EQT GP Holdings LP is a limited partnership that will own 21.3 million limited partner units in EQT Corp. (NYSE: EQM), 1.24 million general partner units representing the 2% general partner interest in EQT Corp., and all of the general partner’s incentive distribution rights. EQT Corp. operates in the Marcellus shale region. The company plans to offer 20 million limited partnership units in an expected IPO price range of $21 to $24 to raise $450 million at a market cap of nearly $6 billion. Joint bookrunners for the offering include Barclays, Goldman Sachs, BofA/Merrill Lynch, Citi, Credit Suisse, Deutsche Bank, J.P. Morgan, RBC Capital Markets, and Wells Fargo Securities. Co-managers include Mitsubishi UFJ Securities, BNP Paribas, PNC Capital Markets, Scotiabank/Howard Weil, Suntrust Robinson Humphrey, Ladenburg Thalmann & Co., Oppenheimer & Co., and U.S. Capital Advisors. Common units are expected to price Monday and begin trading Tuesday on the New York Stock Exchange under the ticker symbol EQGP.

Arcadia Biosciences Inc. is an agricultural biotechnology trait development company. The company plans to offer 7.2 million shares in an IPO price range of $13 to $15 to raise about $100 million at a market cap of $532 million. Joint bookrunners for the IPO are Credit Suisse, J.P. Morgan, and Piper Jaffray. Shares are expected to price Tuesday and begin trading Wednesday on the Nasdaq under the ticker symbol RKDA.

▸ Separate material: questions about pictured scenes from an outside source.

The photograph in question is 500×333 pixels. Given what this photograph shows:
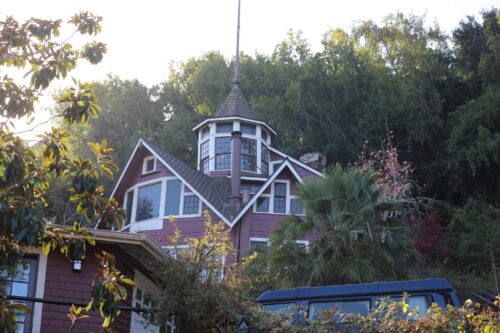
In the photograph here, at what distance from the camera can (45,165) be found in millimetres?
8594

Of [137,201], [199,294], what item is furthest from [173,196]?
[199,294]

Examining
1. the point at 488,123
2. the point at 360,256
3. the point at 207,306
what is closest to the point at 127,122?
the point at 488,123

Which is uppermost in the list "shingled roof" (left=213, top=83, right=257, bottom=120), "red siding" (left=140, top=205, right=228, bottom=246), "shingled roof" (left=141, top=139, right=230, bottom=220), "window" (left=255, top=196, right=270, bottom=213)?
"shingled roof" (left=213, top=83, right=257, bottom=120)

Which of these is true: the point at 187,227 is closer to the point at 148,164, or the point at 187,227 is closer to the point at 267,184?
the point at 267,184

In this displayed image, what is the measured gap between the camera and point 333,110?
4544cm

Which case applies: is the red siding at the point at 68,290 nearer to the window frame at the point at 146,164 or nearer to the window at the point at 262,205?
the window at the point at 262,205

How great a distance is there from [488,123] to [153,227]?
17864mm

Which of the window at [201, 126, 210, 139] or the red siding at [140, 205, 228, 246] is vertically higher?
the window at [201, 126, 210, 139]

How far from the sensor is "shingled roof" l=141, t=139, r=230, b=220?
2986 cm

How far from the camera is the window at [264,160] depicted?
35250 millimetres

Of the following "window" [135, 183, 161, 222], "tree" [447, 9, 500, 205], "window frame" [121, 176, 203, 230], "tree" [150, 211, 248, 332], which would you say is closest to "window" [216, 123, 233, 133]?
"window frame" [121, 176, 203, 230]

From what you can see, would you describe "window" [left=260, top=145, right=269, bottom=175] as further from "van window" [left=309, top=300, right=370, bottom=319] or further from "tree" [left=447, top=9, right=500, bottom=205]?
"van window" [left=309, top=300, right=370, bottom=319]

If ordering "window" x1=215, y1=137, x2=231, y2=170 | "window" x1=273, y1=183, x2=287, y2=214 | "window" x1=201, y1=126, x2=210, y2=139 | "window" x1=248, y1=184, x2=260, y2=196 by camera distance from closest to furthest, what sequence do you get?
"window" x1=273, y1=183, x2=287, y2=214 < "window" x1=248, y1=184, x2=260, y2=196 < "window" x1=215, y1=137, x2=231, y2=170 < "window" x1=201, y1=126, x2=210, y2=139

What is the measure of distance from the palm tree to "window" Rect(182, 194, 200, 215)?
963 centimetres
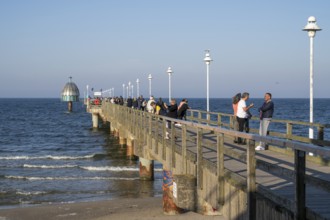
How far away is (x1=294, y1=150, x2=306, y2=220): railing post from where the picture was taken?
444 cm

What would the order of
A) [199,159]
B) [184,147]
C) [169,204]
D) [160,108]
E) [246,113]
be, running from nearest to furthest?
[199,159]
[184,147]
[246,113]
[169,204]
[160,108]

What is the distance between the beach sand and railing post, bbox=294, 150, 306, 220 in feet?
30.3

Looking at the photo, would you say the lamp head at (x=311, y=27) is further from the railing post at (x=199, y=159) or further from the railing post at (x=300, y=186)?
the railing post at (x=300, y=186)

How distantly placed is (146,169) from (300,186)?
17.2 metres

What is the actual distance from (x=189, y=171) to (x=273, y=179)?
3.02 meters

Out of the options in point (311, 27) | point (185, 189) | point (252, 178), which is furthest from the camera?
Answer: point (311, 27)

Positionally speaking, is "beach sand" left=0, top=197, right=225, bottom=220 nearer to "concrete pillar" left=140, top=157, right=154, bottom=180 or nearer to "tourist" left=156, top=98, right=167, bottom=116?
"tourist" left=156, top=98, right=167, bottom=116

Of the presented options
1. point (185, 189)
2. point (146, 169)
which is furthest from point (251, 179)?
point (146, 169)

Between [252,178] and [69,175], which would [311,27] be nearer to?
[252,178]

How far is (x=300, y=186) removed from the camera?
4.46 metres

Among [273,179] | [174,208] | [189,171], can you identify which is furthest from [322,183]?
[174,208]

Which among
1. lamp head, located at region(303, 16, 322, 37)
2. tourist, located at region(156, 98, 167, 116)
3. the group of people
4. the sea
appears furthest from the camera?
the sea

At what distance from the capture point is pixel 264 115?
12719 millimetres

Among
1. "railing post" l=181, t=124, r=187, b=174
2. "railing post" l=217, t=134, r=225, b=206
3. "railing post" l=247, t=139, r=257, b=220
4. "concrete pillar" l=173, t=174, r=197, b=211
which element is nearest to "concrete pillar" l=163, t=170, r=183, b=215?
"railing post" l=181, t=124, r=187, b=174
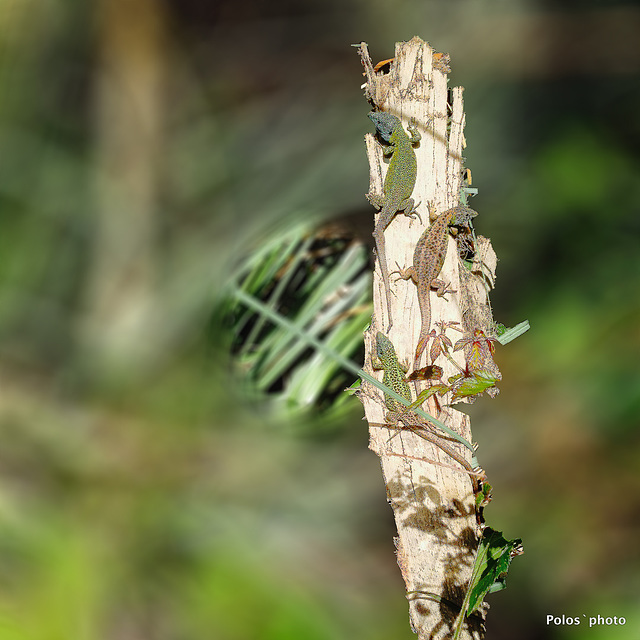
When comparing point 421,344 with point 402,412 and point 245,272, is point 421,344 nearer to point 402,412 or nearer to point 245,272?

Jaguar Animal Health Inc. develops and commercializes gastrointestinal products for companion and production animals. The company plans to offer 3.2 million shares at $7, raising $22.1 million at a market cap of about $59 million. Jaguar postponed an offering schedule for last November that was intended to raise $40 million at a market cap of $86 million. Sole bookrunner for this offering is Aegis Capital Corp. Co-managers are CRT Capital Group and Feltl and Co. The IPO is set to begin trading Wednesday on the Nasdaq under the ticker symbol JAGX.

Fenix Parts Inc. recycles and resells OEM automotive parts. The company plans to offer 11 million shares in an expected price range of $9 to $11, raising $110 million at a market cap of around $166 million. Joint bookrunners for the offering are BMO Capital Markets and Stifel. Co-Managers are BB&T Capital Markets and Barrington Research. Shares are expected to price Wednesday and begin trading Thursday on the Nasdaq under the ticker symbol FENX.

Fortress Transportation and Infrastructure Investors Ltd. acquires and owns high-quality transportation and related infrastructure assets worldwide. The company plans to offer 20 million shares in at IPO price range of $19 to $21 to raise $400 million at a market cap of $1.47 billion. The company filed confidentially with the SEC in October 2013 according to Renaissance Capital. Joint bookrunners for the offering include Citi, BofA/Merrill Lynch, Barclays, Deutsche Bank, and UBS Investment Bank. Co-managers include JMP Securities, Stephens Inc., and Wolfe Research Securities. Shares are expected to price Wednesday and begin trading Thursday on the New York Stock Exchange under the ticker symbol FTAI.
Galapagos NV is Belgium-based clinical stage biotechnology company specializing in the discovery and development of small molecule medicines with novel modes of action, addressing disease areas of high unmet medical need. The company is already listed on the Euronext exchanges in Brussels and Amsterdam under the ticker symbol GLPG and over-the-counter in the U.S. under the symbol GLPYY. The company plans to sell 3.8 million American Depositary Shares (ADS) at $42.43 per ADS. Each ADS is worth one ordinary share. Underwriters for the offering include Morgan Stanley, Credit Suisse, and Cowen & Co. Co-managers are Nomura Securities and Bryan Garnier & Co. ADSes are expected to price Wednesday and begin trading Thursday on the Nasdaq under the ticker symbol GLPG.